Fiche de lecture pour Canal+images du film "Je me sens pas belle" de Bernard Jeanjeanpour Canal +

La comédie de Bernard Jeanjean: "Je me sens pas belle". Un très bon film à voir ou revoir.


Genre : Comédie sentimentale

Epoque : Contemporaine

Lieu : Paris

Chance de succès en salle : Bonne

Programmation TV : Prime-Time


Pitch

Fanny, une jeune trentenaire a invité Paul un garçon qu’elle a rencontré sur son lieu de travail. Passé les préparatifs alors que le garçon tant attendu débarque enfin dans l’antre de la célibataire, Fanny faillit et se met à douter de tout : De l’intérêt qu’elle porte au garçon… De l’intérêt qu’il lui porte… De l’intérêt de coucher ou non avec lui et surtout de l’intérêt de s’attacher à lui plus qu’elle ne devrait... Mais passé les doutes, viennent les moments plus tendres qui l’obligent à convenir que Paul est vraiment un homme intéressant…

Avis général : Très favorable

Une comédie sentimentale sans prétention mais qui offre de vrais bons moments grâce à son traitement dynamique et moderne. Les personnages sont très pertinents et font preuves d’un réalisme truculent qui fait sourire, rire et qui arrive même par moment à émouvoir. Plein de tendresse et de justesse, il ne fait aucun doute que ce projet. avec un bon casting, trouvera un vrai public qui, s’il n’est pas très nombreux au départ s’élargira rapidement grâce au bouche à oreille…

Résumé

Fanny, un jeune trentenaire en quête d’aventure sentimentale, est sur le branle bas de combat : Ce soir, elle reçoit Paul Prosec, un garçon rencontré dans le cadre de son travail avec lequel elle a particulièrement sympathisé… A peine revenue des courses, la jeune femme commence les préparatifs tout en écoutant son répondeur… 

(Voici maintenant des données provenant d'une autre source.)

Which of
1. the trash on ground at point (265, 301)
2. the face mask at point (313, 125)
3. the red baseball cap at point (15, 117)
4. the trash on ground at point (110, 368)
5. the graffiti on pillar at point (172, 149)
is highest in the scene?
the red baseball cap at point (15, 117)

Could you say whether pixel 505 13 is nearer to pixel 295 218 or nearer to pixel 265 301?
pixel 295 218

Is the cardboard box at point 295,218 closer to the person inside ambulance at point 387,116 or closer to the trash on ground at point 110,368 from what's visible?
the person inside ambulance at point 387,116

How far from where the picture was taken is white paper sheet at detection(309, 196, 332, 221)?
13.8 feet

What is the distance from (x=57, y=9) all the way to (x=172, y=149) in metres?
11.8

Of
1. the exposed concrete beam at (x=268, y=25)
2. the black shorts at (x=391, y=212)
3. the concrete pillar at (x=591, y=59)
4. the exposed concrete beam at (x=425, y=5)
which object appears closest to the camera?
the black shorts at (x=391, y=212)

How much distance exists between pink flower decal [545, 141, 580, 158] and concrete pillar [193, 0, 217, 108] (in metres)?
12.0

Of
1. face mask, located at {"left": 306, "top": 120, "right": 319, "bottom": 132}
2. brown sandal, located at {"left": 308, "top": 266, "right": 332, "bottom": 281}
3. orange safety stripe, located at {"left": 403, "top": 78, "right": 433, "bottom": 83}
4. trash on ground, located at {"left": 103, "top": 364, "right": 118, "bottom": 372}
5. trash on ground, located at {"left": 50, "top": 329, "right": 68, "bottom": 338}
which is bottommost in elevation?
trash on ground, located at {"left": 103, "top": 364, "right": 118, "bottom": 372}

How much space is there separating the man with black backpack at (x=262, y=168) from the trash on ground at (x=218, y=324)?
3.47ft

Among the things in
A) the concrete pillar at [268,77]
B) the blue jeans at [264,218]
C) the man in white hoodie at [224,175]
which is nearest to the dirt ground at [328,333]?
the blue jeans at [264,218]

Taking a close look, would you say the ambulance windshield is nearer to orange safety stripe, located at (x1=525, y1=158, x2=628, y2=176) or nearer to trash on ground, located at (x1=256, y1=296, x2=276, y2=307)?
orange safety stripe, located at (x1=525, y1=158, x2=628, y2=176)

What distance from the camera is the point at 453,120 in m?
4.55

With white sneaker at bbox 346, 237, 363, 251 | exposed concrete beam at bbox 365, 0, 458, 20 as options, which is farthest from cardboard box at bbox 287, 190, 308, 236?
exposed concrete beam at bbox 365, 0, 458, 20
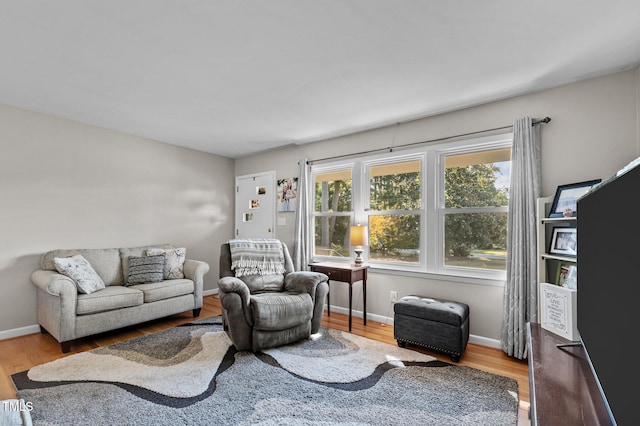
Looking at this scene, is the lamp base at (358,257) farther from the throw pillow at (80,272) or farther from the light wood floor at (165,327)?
the throw pillow at (80,272)

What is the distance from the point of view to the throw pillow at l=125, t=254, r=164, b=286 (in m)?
3.49

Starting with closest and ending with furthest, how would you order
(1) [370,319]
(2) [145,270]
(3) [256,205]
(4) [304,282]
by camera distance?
(4) [304,282], (2) [145,270], (1) [370,319], (3) [256,205]

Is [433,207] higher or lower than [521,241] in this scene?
higher

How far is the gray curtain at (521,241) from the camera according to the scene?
2.54m

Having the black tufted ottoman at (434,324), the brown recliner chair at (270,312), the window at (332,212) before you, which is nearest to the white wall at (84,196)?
the window at (332,212)

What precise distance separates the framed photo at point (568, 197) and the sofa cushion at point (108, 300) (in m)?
3.93

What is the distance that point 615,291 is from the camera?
2.66ft

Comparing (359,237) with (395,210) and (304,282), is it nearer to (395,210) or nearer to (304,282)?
(395,210)

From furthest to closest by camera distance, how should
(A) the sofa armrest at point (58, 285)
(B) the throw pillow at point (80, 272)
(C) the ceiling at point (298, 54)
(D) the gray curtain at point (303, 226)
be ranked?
(D) the gray curtain at point (303, 226)
(B) the throw pillow at point (80, 272)
(A) the sofa armrest at point (58, 285)
(C) the ceiling at point (298, 54)

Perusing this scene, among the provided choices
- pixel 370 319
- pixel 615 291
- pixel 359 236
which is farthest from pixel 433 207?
pixel 615 291

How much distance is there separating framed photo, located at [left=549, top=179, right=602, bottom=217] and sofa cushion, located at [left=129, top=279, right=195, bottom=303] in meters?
3.78

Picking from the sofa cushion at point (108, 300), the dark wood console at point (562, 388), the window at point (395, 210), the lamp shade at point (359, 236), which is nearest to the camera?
the dark wood console at point (562, 388)

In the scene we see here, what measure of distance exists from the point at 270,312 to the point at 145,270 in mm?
1879

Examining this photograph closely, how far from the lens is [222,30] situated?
187cm
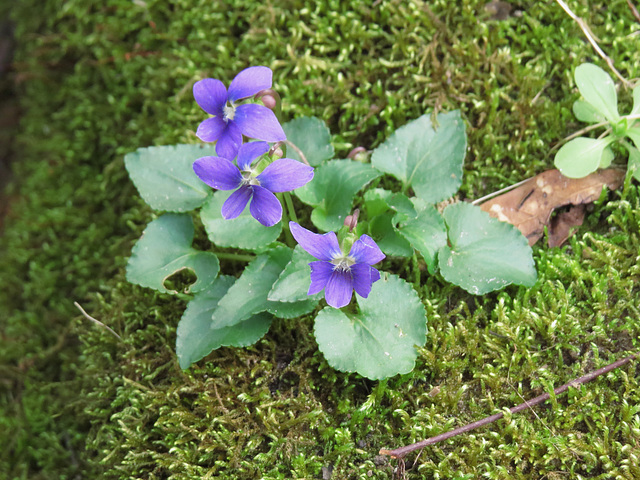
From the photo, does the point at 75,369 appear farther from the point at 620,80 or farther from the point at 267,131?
the point at 620,80

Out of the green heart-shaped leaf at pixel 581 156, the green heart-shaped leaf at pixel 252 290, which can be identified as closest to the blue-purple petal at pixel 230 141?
the green heart-shaped leaf at pixel 252 290

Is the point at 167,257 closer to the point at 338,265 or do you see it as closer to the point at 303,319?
the point at 303,319

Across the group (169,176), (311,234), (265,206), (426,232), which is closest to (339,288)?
(311,234)

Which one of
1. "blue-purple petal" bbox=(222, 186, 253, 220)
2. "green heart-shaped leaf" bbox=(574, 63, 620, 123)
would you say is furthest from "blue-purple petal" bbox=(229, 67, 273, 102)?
"green heart-shaped leaf" bbox=(574, 63, 620, 123)

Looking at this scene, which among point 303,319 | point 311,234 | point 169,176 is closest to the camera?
point 311,234

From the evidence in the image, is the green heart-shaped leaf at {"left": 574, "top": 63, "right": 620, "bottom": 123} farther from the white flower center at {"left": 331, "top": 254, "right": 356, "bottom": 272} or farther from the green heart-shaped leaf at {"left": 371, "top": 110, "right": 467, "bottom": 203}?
the white flower center at {"left": 331, "top": 254, "right": 356, "bottom": 272}
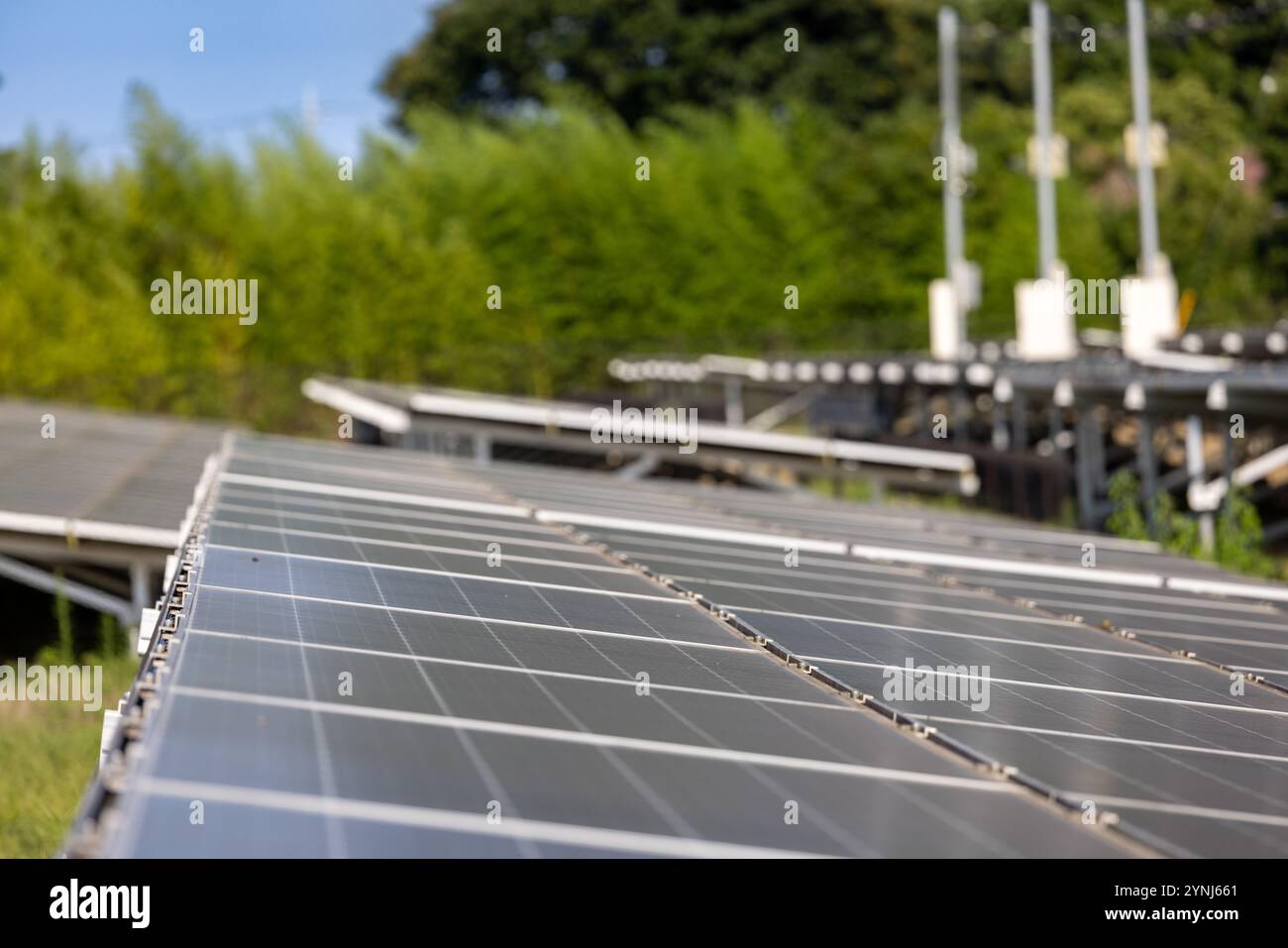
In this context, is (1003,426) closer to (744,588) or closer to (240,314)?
(240,314)

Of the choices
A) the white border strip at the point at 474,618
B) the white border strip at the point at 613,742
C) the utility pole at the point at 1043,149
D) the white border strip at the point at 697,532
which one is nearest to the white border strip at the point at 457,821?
the white border strip at the point at 613,742

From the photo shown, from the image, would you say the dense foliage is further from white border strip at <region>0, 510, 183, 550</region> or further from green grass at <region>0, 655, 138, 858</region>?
white border strip at <region>0, 510, 183, 550</region>

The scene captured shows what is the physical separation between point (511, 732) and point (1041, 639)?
3.97 metres

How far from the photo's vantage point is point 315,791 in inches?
138

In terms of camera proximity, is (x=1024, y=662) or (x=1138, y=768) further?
(x=1024, y=662)

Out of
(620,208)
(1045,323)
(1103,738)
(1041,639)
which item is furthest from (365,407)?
(620,208)

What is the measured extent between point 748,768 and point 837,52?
7202cm

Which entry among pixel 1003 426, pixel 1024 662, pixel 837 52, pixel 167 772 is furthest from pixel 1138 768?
pixel 837 52

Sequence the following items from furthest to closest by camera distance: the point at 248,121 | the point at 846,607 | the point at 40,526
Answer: the point at 248,121
the point at 40,526
the point at 846,607

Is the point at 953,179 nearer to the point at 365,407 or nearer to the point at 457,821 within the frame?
the point at 365,407

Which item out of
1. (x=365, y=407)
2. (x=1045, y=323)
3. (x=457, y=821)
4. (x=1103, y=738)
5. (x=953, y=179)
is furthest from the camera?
(x=953, y=179)

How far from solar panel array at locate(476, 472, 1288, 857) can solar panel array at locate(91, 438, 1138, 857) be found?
115 mm

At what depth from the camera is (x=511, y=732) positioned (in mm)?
4250

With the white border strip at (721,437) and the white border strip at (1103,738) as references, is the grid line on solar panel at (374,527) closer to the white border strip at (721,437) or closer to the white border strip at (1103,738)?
the white border strip at (1103,738)
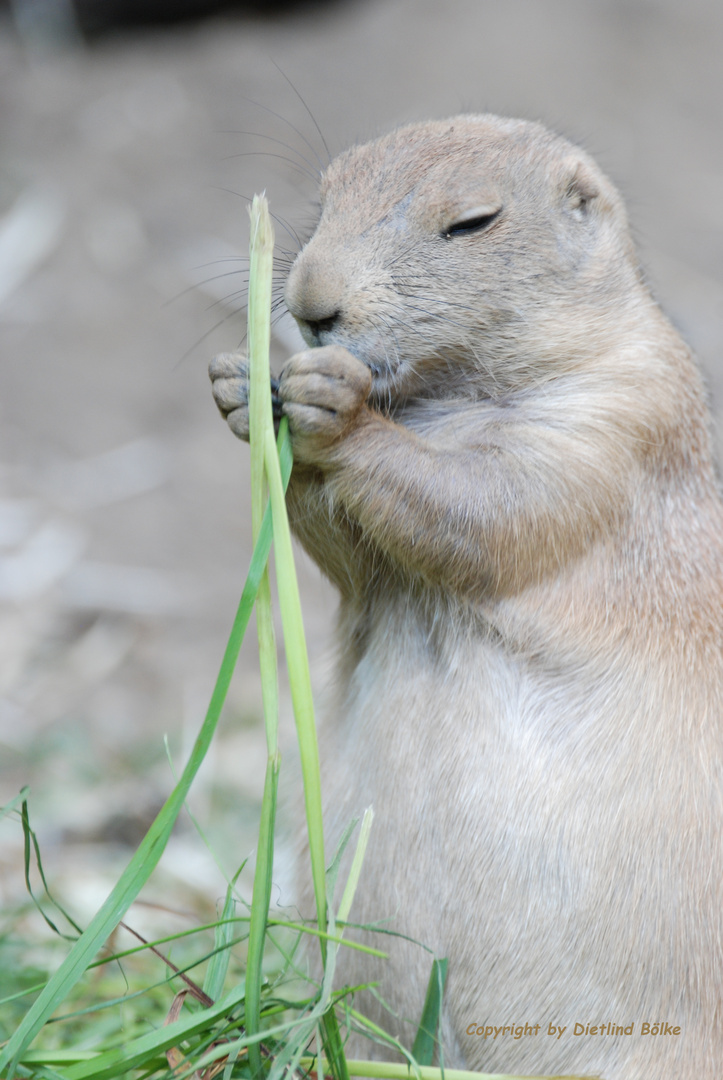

Le premier appel est de Corinne, une amie qui lui avoue avoir perdu la recette qu’elle devait lui donner pour le soir même… La soirée commence bien… Dépitée, Fanny se retrouve donc avec son gros poisson sans savoir comment l’accommoder… Le deuxième appel continue de la démoraliser : Serge un homme marié qu’elle a invité quelques jours auparavant, lui demande s’il n’a pas laissé son alliance chez elle. Ecœurée par la situation, Fanny se promet de ne plus le revoir, quand un dernier appel finit de la perturber : Paul lui annonce qu’il arrivera avec une demi-heure d’avance au rendez-vous. 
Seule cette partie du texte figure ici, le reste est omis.